I have a directory foo
with several files:
.
└── foo
├── a.txt
└── b.txt
and I want to move it into a directory with the same name:
.
└── foo
└── foo
├── a.txt
└── b.txt
I'm currently creating a temporary directory bar
, move foo
into bar
and rename bar
to foo
afterwards:
mkdir bar
mv foo bar
mv bar foo
But this feels a little cumbersome and I have to pick a name for bar
that's not already taken.
Is there a more elegant or straight-forward way to achieve this? I'm on macOS if that matters.

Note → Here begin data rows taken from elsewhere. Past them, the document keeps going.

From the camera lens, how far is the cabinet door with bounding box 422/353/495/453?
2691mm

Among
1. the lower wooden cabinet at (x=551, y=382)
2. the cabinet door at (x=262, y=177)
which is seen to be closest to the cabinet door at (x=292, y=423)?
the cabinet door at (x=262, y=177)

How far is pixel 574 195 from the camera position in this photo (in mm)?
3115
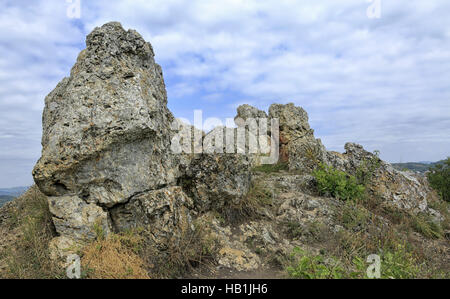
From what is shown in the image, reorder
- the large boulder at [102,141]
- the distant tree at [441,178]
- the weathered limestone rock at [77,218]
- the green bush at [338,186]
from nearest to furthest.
→ the weathered limestone rock at [77,218], the large boulder at [102,141], the green bush at [338,186], the distant tree at [441,178]

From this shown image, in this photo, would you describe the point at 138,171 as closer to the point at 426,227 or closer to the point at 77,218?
the point at 77,218

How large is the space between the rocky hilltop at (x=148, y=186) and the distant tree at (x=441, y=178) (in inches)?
508

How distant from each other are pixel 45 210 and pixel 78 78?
285cm

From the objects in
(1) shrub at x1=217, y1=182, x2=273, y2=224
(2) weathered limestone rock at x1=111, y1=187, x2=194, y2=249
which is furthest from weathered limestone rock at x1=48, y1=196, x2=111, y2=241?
(1) shrub at x1=217, y1=182, x2=273, y2=224

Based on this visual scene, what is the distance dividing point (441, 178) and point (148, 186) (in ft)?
70.1

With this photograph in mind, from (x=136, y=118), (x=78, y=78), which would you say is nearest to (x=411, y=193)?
(x=136, y=118)

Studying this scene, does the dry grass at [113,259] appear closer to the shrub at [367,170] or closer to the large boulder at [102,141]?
the large boulder at [102,141]

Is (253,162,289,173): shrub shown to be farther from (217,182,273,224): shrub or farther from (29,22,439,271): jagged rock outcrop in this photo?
(217,182,273,224): shrub

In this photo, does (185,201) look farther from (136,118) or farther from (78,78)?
(78,78)

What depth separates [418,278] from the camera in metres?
5.03

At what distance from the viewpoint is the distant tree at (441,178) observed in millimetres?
18589

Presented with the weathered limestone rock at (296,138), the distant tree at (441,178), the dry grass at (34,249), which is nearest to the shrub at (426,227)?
the weathered limestone rock at (296,138)

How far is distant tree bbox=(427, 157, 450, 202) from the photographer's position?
18589 mm
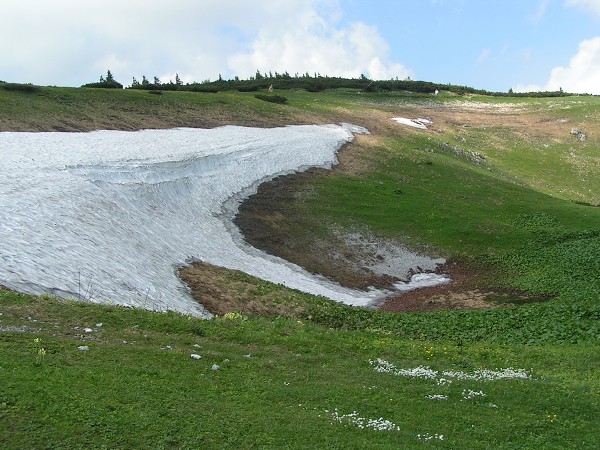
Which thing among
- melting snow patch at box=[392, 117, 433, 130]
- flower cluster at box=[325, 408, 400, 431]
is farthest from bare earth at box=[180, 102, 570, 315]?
melting snow patch at box=[392, 117, 433, 130]

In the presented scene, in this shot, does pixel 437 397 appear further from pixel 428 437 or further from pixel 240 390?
pixel 240 390

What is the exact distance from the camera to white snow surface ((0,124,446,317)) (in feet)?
77.0

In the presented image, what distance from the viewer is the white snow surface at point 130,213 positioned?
23484 millimetres

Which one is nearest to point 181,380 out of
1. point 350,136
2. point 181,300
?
point 181,300

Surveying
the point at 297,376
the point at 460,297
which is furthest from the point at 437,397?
the point at 460,297

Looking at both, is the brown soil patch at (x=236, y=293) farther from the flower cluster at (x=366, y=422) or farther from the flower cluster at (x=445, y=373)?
the flower cluster at (x=366, y=422)

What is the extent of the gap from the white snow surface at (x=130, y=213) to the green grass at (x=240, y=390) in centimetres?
523

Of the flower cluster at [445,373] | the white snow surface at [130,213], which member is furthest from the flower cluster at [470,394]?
the white snow surface at [130,213]

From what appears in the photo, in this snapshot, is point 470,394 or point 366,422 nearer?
point 366,422

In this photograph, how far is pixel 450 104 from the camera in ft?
406

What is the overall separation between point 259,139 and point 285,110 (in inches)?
875

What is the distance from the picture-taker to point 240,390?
1470 cm

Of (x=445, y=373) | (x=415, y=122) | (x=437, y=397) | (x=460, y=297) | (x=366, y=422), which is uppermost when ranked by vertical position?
(x=415, y=122)

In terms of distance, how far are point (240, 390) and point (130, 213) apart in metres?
22.1
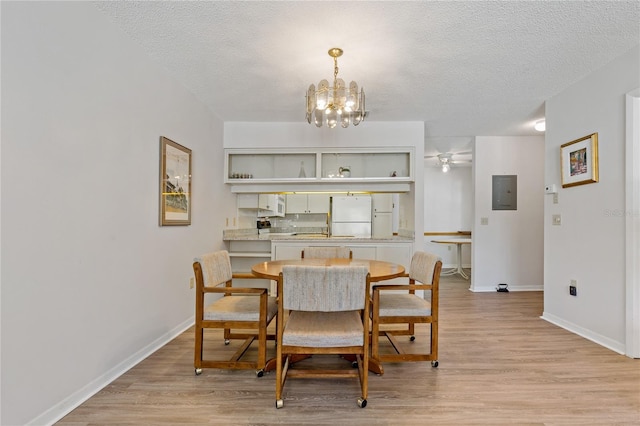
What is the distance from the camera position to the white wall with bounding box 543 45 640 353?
8.38 ft

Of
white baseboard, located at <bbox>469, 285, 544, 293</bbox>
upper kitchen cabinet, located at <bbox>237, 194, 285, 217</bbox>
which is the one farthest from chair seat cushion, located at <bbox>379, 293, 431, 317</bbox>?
white baseboard, located at <bbox>469, 285, 544, 293</bbox>

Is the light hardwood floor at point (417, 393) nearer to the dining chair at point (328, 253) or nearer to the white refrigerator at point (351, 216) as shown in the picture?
the dining chair at point (328, 253)

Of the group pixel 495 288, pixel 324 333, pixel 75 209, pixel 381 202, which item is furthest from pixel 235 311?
pixel 495 288

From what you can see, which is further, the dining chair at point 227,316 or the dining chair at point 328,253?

To safely create a temporary directory in the current directory, with a name that is not already taken, you can use mktemp -d
like so:
tmpdir=$(mktemp -d "$PWD"/tmp.XXXXXXXX) # using ./tmp.XXXXXXXX would work too
The mktemp -d
command will create a directory at the given path, with the X
-es at the end of the pathname replaced by random alphanumeric characters. It will return the pathname of the directory that was created, and we store this value in tmpdir
.1
This tmpdir
variable could then be used when following the same procedure that you are already doing, with bar
replaced by "$tmpdir"
:
mv foo "$tmpdir"
mv "$tmpdir" foo
unset tmpdir
The unset tmpdir
at the end just removes the variable.
1 Usually, one should be able to set the TMPDIR
environment variable to a directory path where one wants to create temporary files or directories with mktemp
, but the utility on macOS seems to work subtly differently with regards to this than the same utility on other BSD systems, and will create the directory in a totally different location. The above would however work on macOS. Using the slightly more convenient tmpdir=$(TMPDIR=$PWD mktemp -d)
or even tmpdir=$(TMPDIR=. mktemp -d)
would only be an issue on macOS if the default temporary directory was on another partition and the foo
directory contained a lot of data (i.e. it would be slow).